### Problem to work on
The response must hold only the lines from the line containing "[camera trap, expert-labeled]" through the end of the listing, exactly as written.

** Opening Records block **

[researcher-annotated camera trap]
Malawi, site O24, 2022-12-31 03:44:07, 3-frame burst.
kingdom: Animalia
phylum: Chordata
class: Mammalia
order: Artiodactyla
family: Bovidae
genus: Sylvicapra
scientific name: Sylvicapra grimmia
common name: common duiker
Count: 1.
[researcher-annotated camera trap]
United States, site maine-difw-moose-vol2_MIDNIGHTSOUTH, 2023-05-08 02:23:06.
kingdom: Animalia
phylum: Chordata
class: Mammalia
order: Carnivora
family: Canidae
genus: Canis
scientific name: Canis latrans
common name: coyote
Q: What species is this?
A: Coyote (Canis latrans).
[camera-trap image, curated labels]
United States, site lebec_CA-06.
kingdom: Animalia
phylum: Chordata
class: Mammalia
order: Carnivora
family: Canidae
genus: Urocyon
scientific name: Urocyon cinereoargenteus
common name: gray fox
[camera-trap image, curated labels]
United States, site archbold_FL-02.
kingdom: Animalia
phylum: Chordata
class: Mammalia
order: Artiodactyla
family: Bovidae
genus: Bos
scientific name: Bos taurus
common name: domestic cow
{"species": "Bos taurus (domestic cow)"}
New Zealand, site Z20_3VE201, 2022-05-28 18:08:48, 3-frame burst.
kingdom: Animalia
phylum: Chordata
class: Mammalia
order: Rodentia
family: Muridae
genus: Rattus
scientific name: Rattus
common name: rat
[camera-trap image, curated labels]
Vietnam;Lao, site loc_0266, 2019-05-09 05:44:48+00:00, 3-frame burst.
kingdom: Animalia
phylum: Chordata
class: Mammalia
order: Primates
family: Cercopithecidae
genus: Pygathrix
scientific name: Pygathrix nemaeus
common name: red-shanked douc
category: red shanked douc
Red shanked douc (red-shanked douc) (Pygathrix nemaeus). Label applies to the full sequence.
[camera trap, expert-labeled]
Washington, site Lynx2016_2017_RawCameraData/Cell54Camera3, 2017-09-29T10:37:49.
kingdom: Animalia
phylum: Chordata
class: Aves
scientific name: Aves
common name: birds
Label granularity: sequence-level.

** Closing Records block **

### Task output
[camera trap, expert-labeled]
Washington, site Lynx2016_2017_RawCameraData/Cell54Camera3, 2017-09-29T10:37:49.
kingdom: Animalia
phylum: Chordata
class: Aves
scientific name: Aves
common name: birds
Label granularity: sequence-level.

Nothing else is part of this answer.